This is my first ever topic, although i have been following this forum for some years now. (BTW thanks you all for the precious knowledge shared here, some of you guys are earning enough good Karma to have an incredible time in your future lifes ;-)) I have never NOT found an answer to my questions before but this time it seems that i can't find what i am looking for.

I have just understood the difference between a non-inverting clipping stage (TS) and an inverting one (Blues Breaker). I have been breadboarding a Blues Breaker for a project and was playing around with different clipping combinations.

I seemed to find very little difference between the diodes in the feedback loop and diodes to ground.

Now as i understood, the inverting gain stage has the diodes acting like they are clipping to ground. Thjis made me wonder what the benefit would be to have diodes to ground, like the Guv'nor or even the KOT where you can switch between the 2 clipping modes? Are there maybe differences i did not grasp?

Thanks in advance

Bill Mountain

Quote from: drolo on October 26, 2012, 12:09:42 PM
Hi,

This is my first ever topic, although i have been following this forum for some years now. (BTW thanks you all for the precious knowledge shared here, some of you guys are earning enough good Karma to have an incredible time in your future lifes ;-)) I have never NOT found an answer to my questions before but this time it seems that i can't find what i am looking for.

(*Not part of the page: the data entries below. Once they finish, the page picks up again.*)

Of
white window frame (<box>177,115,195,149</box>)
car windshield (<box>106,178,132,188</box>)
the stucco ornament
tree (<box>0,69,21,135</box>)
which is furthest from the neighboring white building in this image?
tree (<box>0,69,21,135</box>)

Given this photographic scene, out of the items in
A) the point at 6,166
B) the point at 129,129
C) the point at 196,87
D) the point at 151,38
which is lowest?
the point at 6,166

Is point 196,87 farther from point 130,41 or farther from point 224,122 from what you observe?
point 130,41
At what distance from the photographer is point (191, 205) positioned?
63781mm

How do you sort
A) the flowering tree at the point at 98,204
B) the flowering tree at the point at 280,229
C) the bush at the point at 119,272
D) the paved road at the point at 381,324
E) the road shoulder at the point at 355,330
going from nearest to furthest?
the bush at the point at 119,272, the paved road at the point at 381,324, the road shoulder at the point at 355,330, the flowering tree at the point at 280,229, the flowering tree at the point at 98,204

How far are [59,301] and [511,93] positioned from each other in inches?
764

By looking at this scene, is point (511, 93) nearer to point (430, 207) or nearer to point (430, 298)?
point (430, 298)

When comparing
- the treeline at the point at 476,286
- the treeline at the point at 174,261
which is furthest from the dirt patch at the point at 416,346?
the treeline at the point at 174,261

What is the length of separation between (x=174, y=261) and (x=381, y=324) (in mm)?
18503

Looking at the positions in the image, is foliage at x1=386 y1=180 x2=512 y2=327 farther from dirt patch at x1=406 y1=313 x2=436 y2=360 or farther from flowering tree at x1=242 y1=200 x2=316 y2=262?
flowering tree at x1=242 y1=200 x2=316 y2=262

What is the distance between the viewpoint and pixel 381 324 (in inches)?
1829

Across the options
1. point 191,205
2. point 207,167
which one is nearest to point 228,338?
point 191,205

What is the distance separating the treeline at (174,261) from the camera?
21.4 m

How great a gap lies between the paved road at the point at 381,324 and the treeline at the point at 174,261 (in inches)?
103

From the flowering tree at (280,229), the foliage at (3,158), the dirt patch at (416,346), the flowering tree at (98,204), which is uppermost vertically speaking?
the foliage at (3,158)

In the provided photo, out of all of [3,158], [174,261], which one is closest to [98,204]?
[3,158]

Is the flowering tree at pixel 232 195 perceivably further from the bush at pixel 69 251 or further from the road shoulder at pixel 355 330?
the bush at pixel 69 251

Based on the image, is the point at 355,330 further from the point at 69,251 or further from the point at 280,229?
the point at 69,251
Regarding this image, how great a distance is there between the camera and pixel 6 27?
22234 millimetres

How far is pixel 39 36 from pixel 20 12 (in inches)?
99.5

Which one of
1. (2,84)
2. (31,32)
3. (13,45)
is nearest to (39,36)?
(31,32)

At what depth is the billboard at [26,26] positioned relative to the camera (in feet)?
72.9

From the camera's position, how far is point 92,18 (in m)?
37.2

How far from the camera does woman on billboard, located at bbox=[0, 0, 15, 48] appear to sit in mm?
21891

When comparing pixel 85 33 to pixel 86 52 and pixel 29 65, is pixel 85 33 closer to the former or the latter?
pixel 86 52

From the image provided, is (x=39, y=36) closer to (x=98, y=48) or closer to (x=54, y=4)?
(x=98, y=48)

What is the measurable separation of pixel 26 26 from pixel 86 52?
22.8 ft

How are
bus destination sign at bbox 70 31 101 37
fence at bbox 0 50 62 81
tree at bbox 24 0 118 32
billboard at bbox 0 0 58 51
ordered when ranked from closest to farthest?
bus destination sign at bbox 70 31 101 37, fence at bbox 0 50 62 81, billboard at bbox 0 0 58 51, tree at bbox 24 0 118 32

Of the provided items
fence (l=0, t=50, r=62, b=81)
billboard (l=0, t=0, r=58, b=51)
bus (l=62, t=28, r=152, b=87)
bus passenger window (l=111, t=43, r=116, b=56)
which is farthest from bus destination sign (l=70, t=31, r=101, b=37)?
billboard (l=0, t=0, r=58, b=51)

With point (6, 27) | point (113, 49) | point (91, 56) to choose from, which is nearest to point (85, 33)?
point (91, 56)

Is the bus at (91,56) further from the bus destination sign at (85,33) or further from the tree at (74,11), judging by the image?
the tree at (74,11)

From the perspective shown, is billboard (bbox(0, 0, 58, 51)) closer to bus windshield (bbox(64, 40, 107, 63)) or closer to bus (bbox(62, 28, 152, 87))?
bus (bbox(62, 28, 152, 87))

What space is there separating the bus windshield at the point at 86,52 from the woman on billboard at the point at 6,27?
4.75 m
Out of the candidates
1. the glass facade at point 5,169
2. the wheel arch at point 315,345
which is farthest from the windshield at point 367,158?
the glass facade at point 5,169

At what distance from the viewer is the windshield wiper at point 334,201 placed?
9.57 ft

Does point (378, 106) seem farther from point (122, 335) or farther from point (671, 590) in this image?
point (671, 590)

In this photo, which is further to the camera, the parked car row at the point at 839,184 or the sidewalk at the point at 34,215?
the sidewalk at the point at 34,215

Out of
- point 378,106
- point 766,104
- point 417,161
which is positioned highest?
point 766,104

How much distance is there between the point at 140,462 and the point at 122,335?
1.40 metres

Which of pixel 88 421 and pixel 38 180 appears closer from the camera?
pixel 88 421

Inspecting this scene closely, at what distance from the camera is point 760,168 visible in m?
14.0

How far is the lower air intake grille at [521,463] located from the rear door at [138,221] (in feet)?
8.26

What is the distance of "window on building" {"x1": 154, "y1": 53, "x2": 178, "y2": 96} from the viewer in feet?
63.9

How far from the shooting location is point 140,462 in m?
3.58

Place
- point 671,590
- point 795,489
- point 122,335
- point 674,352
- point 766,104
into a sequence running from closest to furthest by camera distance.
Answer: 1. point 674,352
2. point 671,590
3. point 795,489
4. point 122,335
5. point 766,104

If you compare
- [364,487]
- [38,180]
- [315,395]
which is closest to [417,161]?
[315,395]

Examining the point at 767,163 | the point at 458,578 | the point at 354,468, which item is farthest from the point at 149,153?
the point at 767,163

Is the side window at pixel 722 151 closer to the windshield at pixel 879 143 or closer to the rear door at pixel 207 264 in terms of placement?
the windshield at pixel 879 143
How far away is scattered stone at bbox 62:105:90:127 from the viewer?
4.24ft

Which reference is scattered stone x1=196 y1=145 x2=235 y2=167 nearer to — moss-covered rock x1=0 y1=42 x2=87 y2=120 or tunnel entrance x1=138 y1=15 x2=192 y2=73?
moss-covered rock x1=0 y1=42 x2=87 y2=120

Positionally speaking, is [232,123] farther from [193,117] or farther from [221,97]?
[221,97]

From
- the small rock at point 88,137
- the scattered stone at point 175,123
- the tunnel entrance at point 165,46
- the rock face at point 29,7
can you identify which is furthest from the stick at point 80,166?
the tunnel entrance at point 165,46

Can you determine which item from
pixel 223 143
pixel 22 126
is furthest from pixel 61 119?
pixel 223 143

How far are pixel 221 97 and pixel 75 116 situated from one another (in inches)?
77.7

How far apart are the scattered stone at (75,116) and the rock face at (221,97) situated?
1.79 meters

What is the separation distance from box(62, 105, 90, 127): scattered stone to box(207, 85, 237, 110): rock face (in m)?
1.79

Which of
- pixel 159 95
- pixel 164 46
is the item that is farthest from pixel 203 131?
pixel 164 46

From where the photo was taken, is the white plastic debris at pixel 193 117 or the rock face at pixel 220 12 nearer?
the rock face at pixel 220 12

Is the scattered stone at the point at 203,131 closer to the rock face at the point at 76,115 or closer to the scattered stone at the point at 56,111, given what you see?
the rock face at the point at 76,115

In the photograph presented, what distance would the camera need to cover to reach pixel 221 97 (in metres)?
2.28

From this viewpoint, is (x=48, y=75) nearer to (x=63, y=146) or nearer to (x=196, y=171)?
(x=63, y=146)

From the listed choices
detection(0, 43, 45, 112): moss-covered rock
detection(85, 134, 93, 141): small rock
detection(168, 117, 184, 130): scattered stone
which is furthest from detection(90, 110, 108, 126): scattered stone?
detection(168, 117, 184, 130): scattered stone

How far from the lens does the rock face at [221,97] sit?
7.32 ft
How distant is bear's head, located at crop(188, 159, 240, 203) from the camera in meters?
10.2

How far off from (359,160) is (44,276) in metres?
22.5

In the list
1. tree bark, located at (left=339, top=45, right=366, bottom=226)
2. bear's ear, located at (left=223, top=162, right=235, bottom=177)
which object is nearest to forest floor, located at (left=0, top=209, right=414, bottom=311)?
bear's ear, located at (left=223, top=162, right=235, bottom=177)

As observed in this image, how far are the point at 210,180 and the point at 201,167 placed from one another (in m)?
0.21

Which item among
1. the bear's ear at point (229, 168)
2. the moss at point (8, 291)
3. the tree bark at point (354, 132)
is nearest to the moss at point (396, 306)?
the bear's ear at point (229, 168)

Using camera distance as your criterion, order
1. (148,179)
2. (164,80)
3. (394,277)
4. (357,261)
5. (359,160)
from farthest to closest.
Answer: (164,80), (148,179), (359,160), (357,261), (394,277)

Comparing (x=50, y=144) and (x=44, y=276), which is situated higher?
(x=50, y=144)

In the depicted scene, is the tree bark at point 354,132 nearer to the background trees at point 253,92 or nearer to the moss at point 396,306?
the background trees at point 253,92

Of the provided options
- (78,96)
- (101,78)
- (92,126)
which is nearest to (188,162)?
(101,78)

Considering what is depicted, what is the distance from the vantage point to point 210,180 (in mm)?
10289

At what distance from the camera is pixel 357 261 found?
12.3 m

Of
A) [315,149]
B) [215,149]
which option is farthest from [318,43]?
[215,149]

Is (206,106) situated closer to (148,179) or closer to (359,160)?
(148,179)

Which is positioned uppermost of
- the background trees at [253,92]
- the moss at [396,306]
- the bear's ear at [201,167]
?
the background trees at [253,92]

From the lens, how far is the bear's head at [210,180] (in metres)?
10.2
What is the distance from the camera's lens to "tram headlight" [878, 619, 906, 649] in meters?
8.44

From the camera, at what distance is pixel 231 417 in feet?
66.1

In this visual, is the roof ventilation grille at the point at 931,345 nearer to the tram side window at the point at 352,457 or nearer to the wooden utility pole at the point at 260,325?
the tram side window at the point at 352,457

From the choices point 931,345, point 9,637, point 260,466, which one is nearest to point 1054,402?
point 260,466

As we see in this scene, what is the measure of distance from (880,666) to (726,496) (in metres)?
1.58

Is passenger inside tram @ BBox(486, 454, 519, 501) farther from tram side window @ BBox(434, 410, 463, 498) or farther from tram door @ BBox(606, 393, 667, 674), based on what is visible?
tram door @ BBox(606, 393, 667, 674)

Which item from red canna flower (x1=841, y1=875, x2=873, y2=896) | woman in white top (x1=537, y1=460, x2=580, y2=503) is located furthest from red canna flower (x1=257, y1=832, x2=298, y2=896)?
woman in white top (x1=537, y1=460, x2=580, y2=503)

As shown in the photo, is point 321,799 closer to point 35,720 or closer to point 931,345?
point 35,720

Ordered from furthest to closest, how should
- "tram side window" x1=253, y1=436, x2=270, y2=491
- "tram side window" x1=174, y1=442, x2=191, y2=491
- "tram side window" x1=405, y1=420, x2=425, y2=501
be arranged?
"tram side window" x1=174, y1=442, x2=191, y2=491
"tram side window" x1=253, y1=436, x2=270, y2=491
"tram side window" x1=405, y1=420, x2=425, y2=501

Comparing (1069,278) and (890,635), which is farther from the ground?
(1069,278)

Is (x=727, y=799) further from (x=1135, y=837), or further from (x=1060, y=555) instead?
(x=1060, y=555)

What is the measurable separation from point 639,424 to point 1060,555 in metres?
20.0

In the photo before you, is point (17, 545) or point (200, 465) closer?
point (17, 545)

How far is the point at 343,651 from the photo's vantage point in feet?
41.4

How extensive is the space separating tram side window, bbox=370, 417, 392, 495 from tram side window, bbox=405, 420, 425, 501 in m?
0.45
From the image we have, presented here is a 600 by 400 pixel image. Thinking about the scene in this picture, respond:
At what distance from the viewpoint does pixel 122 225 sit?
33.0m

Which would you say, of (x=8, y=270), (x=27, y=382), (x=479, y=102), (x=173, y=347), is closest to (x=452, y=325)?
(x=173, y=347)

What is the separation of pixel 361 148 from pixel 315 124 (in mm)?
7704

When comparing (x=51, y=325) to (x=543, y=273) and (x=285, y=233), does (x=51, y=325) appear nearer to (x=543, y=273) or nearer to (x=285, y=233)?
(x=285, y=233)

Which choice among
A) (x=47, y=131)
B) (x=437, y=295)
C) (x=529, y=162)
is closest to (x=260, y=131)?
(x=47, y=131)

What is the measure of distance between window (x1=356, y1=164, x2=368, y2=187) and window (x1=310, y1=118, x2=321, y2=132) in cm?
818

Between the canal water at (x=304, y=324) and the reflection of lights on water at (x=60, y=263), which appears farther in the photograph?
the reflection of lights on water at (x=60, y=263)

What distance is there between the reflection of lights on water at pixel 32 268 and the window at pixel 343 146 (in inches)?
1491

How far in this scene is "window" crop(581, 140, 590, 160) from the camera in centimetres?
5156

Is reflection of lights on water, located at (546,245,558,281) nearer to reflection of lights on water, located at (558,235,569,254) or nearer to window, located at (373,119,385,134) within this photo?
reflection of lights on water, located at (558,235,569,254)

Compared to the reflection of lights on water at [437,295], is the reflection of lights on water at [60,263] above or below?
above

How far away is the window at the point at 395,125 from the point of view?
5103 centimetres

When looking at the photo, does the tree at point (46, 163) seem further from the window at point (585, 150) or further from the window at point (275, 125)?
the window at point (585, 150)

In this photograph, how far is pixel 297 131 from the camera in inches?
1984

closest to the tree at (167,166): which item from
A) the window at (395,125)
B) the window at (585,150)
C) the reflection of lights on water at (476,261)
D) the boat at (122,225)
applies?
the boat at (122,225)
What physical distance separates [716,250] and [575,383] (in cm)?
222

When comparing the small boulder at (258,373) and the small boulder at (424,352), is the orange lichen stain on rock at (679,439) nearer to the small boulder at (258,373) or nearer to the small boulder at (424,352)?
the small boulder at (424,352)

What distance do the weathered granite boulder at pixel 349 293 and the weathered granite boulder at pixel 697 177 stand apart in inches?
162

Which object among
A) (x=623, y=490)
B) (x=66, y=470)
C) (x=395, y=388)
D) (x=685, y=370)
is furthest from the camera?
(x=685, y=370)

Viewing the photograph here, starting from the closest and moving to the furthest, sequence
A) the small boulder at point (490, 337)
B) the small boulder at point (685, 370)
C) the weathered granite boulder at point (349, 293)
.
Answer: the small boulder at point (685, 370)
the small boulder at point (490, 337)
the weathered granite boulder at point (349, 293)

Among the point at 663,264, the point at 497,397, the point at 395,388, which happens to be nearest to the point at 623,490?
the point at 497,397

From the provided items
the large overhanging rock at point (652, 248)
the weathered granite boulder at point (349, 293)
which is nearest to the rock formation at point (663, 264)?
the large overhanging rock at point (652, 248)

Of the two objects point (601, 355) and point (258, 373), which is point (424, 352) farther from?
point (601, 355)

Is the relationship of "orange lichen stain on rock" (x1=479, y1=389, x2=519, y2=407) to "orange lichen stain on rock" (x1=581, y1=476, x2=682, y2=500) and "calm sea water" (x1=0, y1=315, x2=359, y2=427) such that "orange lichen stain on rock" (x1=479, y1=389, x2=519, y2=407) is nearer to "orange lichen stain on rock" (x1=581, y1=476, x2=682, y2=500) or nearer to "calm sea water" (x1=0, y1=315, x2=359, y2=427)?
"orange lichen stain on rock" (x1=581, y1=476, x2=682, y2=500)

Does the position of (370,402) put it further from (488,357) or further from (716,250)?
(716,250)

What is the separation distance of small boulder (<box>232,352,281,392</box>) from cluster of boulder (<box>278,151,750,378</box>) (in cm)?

I have just undertood the difference between a non-inverting clipping stage (TS) and an inverting one (Blues Breaker). I have been breadboarding a Blues Breaker for a project and was playing around with different clipping combinations.

I seemed to find very little difference between the diodes in the feedback loop and diodes to ground.

Now as i understood, the inverting gain stage has the diodes acting like they are clipping to ground. Thjis made me wonder what the benefit would be to have diodes to ground, like the Guv'nor or even the KOT where you can switch between the 2 clipping modes? Are there maybe differences i did not grasp?

Thanks in advance


I don't know any hardcore theory but I do know that the neg. input acts as a vitual ground so you shouldn't hear any differences.  If you want to make something switchable you could try switching diode types or cap sizes.

Good luck!

Kesh

You can build an inverting or non-inverting stage with diode clipping through feedback. The tube screamer is an example of the latter. And you can have inverting or non inverting stages driving clipping to ground.

But I don't fully get how it actually works either.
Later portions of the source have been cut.